L’autre, qui crut que sa goutte lui remontait au cerveau et qu’il devenait fou, regardait du côté de la porte, lorsque Mme Aubry se leva et apporta le vermout. Le prétendu fou se frottait les mains en voyant le succès de sa ruse ; mais sa mine s’allongea quand il s’aperçut qu’il n’y avait qu’un verre.

« Tu me le laisseras toujours bien sentir ! dit-il d’un ton suppliant, au moment où sa femme allait remettre le bouchon. Que vous êtes heureux ! (Ceci s’adressait à son hôte, qui regardait le vermout d’un air indécis.)

— Heureux ! oh ! — et il poussa un soupir lamentable.

— Vous n’avez cependant pas la goutte, dit le mari.

— Des peines de cœur ? » demanda la femme. Le jeune homme indécis gémit faiblement ; et il porta lentement le verre à ses lèvres, comme s’il allait boire la ciguë, pour en finir avec une vie de misères.

« Il faut faire des armes ! dit M. Aubry d’un ton doctoral.

— Vous croyez ?

— J’en suis sûr !

— Ah ! » — et il se remit à boire. Pendant qu’il buvait, ses yeux, par-dessus le bord du verre, regardaient le pavé de la rue avec une expression farouche. Tout à coup, il remit brusquement le verre sur la table, et s’enfonça la pomme de sa canne dans la bouche pour s’empêcher de crier. Mme Defert passait avec Mlle Marguerite.

M. Aubry regarda sa femme en clignant un œil. Mme Aubry regarda son mari avec une mine expressive ; et tous deux regardèrent le jeune homme indécis qui regardait sa montre sans savoir pourquoi.

Le maître d’armes considéra cela comme une provocation ; et tirant de son gousset son fromage de chèvre, il attendit, l’œil sur le cadran, que le jeune homme indécis eût fini de regarder l’heure.

« Vous dites ? lui demanda-t-il du ton d’un professeur sévère qui est sûr d’avance de prendre un mauvais élève en faute.

— Je dis !… ah ! je dis trois heures et demie.

— Trente-cinq ! cria M. Aubry d’un ton triomphant. Vous retardez de cinq minutes.

— Cependant, hasarda le lézard d’un ton découragé, c’est un chronomètre Bréguet.

— Eh bien ! vous direz de ma part à M. Bréguet que son… Comment dites-vous cela ?

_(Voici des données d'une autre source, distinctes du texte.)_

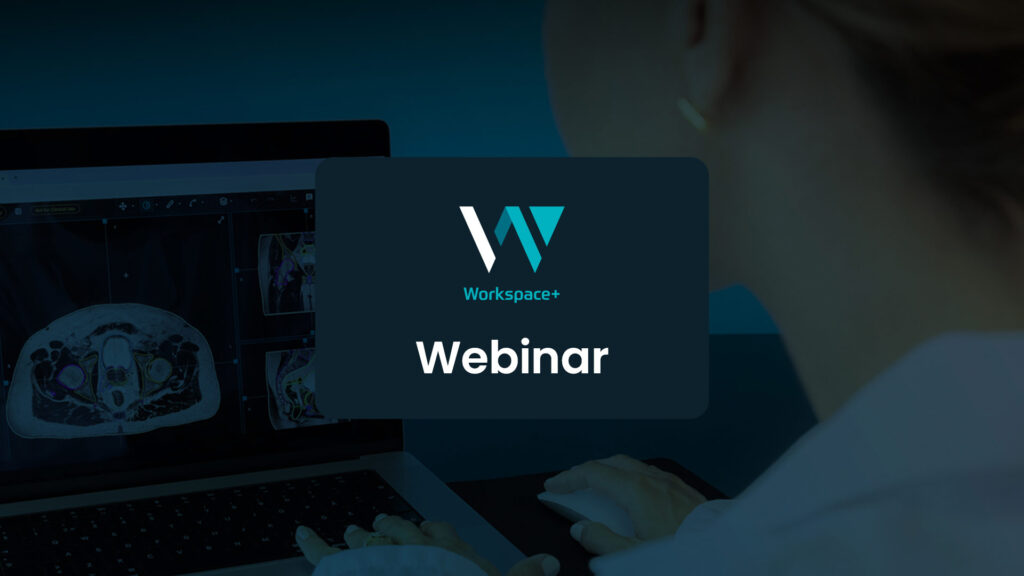 Workspace+ webinar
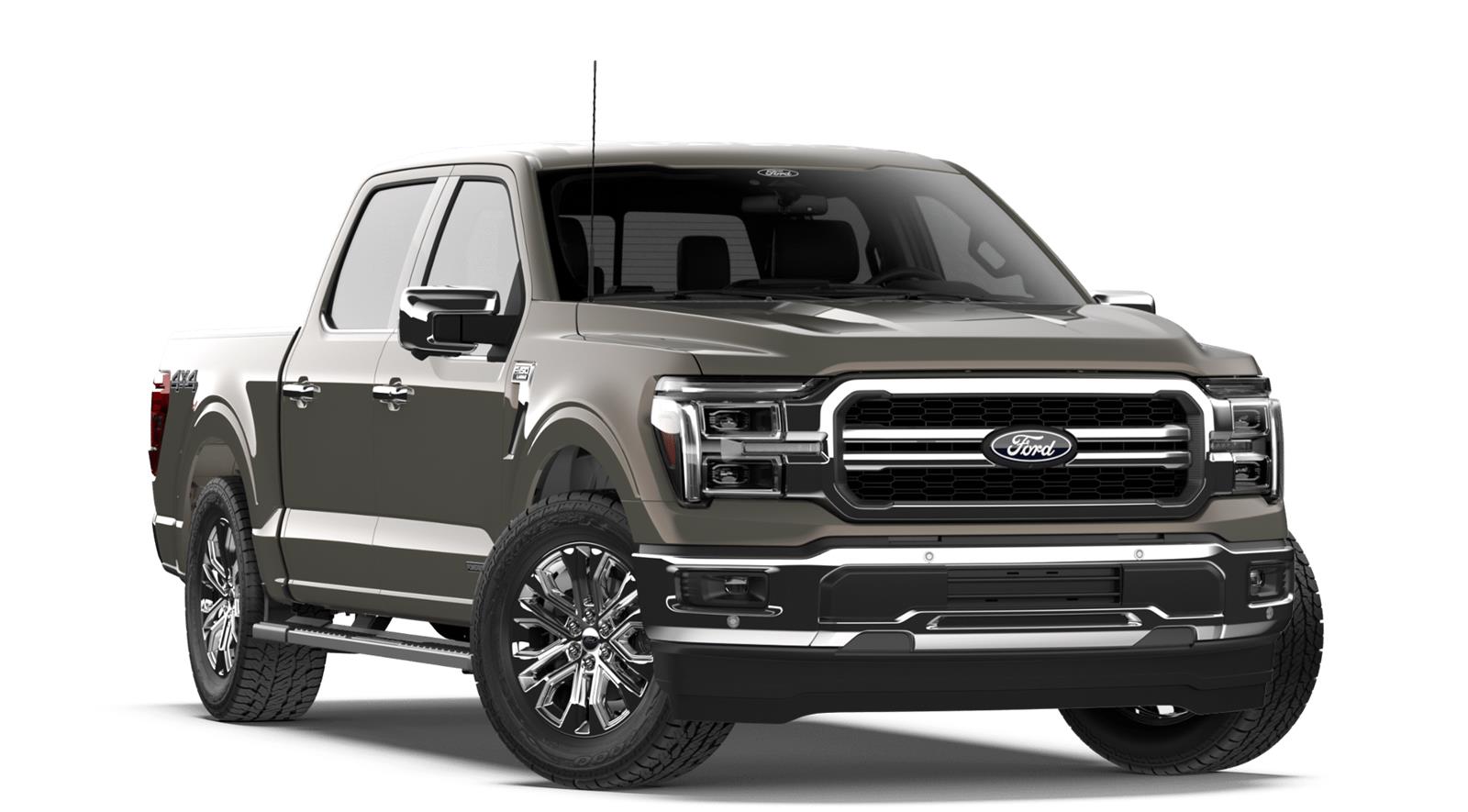 New 2026 Ford F-150 for sale in Lincoln NE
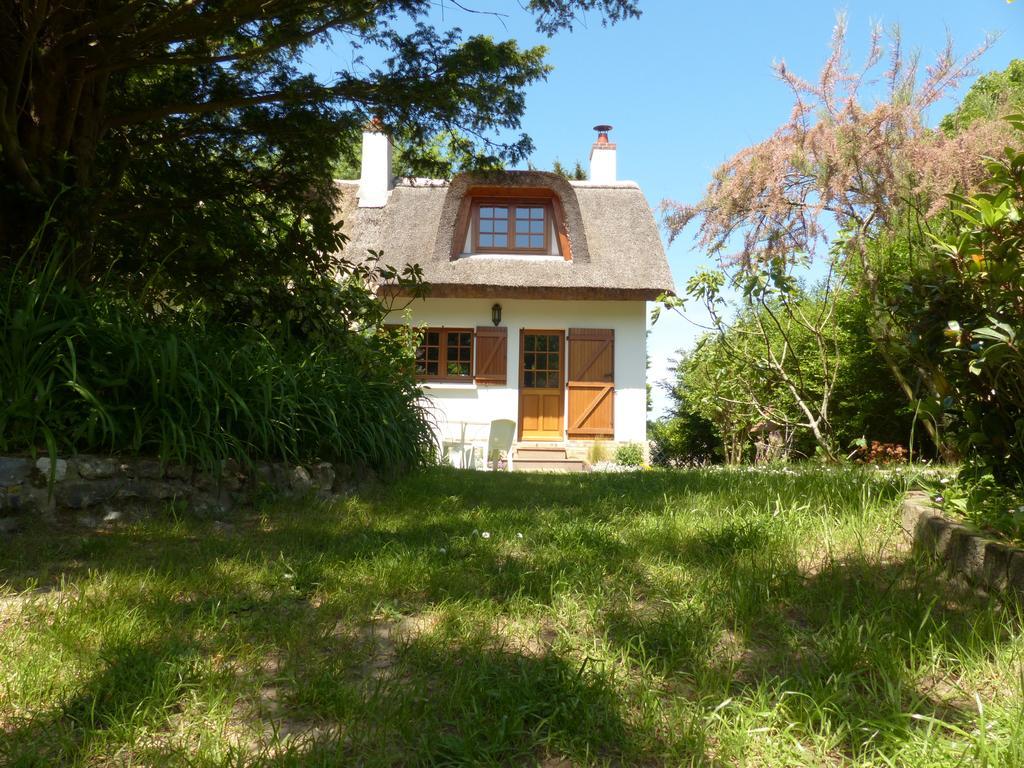 La Flore De Lys, Cottage Ideal Pour 2 Adultes Et 2 Enfants Saint-Jouin-Bruneval Zimmer foto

— Chronomètre, soupira le lézard.

— Que son chronomètre retarde de cinq minutes.

— Je n’y manquerai pas, dit l’homme au chronomètre ; et il reprit d’une voix étranglée : Est-ce vrai que Mlle Defert épouse M. Nay ?

— Mon Dieu, dit le maître d’armes, M. Nay ne tient pas bien son fleuret, et cela ne fait pas honneur à l’École polytechnique ; mais c’est un homme qui a de l’étoffe, à ce qu’on dit, et un rude travailleur, et Mme Defert ne pouvait pas mieux choisir pour sa fille. Quant à Mlle Marguerite…

— Bonjour, dit le lézard en se levant avec précipitation, je crois qu’il faut que je m’en aille… oui, c’est bien cela… je crois qu’il faut que je m’en aille. Portez-vous bien, M. Aubry. Merci, madame, ne vous dérangez pas pour moi ! »

Madame se dérangea cependant, et reconduisit le visiteur ; et elle fit bien de le reconduire, car il cherchait avec obstination le bouton de la porte du côté des gonds. « Au plaisir de vous revoir ! » lui dit-elle tout haut ; et mentalement elle ajouta : « Il faut que tu aies bien peu de cervelle, mon bel ami, pour avoir cru un instant que Mme Defert aurait jamais accepté un gendre tel que toi, quand tu aurais trois millions au lieu d’un. »

Pendant son absence, qui ne dura pas plus d’une minute, il se passa un fait étrange. Le goutteux se leva vivement, saisit la bouteille, la déboucha, porta le goulot à ses lèvres en renversant la tête en arrière, remit la bouteille en place, et retomba sur son fauteuil. Il pouffait de rire en pensant au bon tour qu’il venait de jouer à sa garde-malade. Quand celle-ci rentra, il y eut un moment de silence embarrassant. Le malade, la figure écarlate d’avoir bu si vite, et d’avoir ri de si bon cœur, tâchait de prendre un air innocent. À la fin, il se décida à parler.

« Que penses-tu de tout cela ? dit-il d’un air dégagé.

— Je pense que j’aurais mieux fait de serrer la bouteille avant de quitter la salle.

— Quelle femme étonnante ! » murmura entre ses dents le coupable, avec une admiration si sincère que la dame ne put s’empêcher de sourire.